■ WHAT THE TASK ASKS: Turn every line of the data below into a JSON list of strings, one string per line, skipping blank lines. Leave out the picture.

■ EXTRACTED MATERIAL:
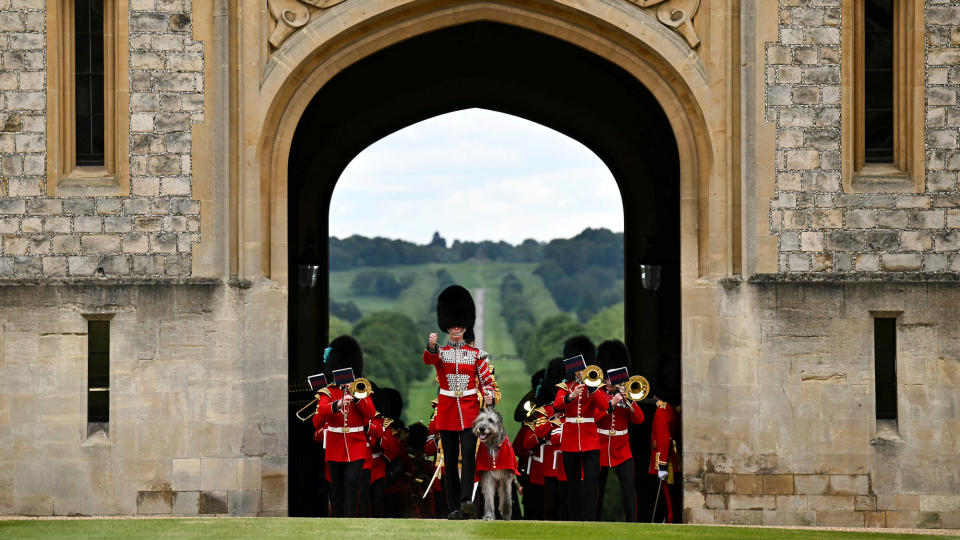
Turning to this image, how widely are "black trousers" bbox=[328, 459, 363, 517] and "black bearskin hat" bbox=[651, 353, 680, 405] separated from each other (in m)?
2.61

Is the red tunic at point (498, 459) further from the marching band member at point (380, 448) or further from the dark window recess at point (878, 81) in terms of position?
the dark window recess at point (878, 81)

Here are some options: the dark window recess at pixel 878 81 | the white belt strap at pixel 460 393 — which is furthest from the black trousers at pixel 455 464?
the dark window recess at pixel 878 81

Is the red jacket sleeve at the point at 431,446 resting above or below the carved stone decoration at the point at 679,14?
below

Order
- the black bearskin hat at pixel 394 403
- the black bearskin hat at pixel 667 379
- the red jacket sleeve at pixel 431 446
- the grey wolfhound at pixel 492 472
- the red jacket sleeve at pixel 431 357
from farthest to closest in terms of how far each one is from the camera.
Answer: the black bearskin hat at pixel 667 379
the black bearskin hat at pixel 394 403
the red jacket sleeve at pixel 431 446
the grey wolfhound at pixel 492 472
the red jacket sleeve at pixel 431 357

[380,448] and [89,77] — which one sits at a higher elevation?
[89,77]

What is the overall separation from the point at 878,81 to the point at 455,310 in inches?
152

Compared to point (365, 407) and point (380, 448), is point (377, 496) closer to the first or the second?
point (380, 448)

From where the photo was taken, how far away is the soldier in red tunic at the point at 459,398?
10719 mm

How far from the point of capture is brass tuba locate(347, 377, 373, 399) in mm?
11109

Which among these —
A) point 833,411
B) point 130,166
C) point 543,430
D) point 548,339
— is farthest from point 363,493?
point 548,339

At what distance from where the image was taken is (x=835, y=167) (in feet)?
38.2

■ COMPLETED TASK:
[
  "Turning to this image, how widely are \"black trousers\" bbox=[328, 459, 363, 517] and \"black bearskin hat\" bbox=[651, 353, 680, 405] separated from each other (in m)?",
  "2.61",
  "Is the red tunic at point (498, 459) further from the marching band member at point (380, 448) or further from the dark window recess at point (878, 81) in terms of position?",
  "the dark window recess at point (878, 81)",
  "Here are some options: the dark window recess at pixel 878 81 | the white belt strap at pixel 460 393 — which is furthest from the black trousers at pixel 455 464?",
  "the dark window recess at pixel 878 81",
  "Is the red jacket sleeve at the point at 431,446 resting above or below the carved stone decoration at the point at 679,14?",
  "below",
  "Order",
  "- the black bearskin hat at pixel 394 403",
  "- the black bearskin hat at pixel 667 379",
  "- the red jacket sleeve at pixel 431 446",
  "- the grey wolfhound at pixel 492 472",
  "- the red jacket sleeve at pixel 431 357",
  "from farthest to closest in terms of how far each one is from the camera.",
  "Answer: the black bearskin hat at pixel 667 379",
  "the black bearskin hat at pixel 394 403",
  "the red jacket sleeve at pixel 431 446",
  "the grey wolfhound at pixel 492 472",
  "the red jacket sleeve at pixel 431 357",
  "[380,448] and [89,77] — which one sits at a higher elevation?",
  "[89,77]",
  "What is the overall separation from the point at 878,81 to the point at 455,310 in inches?",
  "152",
  "Compared to point (365, 407) and point (380, 448), is point (377, 496) closer to the first or the second?",
  "point (380, 448)",
  "From where the photo was taken, how far away is the soldier in red tunic at the point at 459,398?",
  "10719 mm",
  "How far from the point of capture is brass tuba locate(347, 377, 373, 399) in mm?",
  "11109",
  "Which among these —",
  "A) point 833,411",
  "B) point 130,166",
  "C) point 543,430",
  "D) point 548,339",
  "— is farthest from point 363,493?",
  "point 548,339",
  "At what distance from where the image was taken is (x=835, y=167) (in feet)?",
  "38.2"
]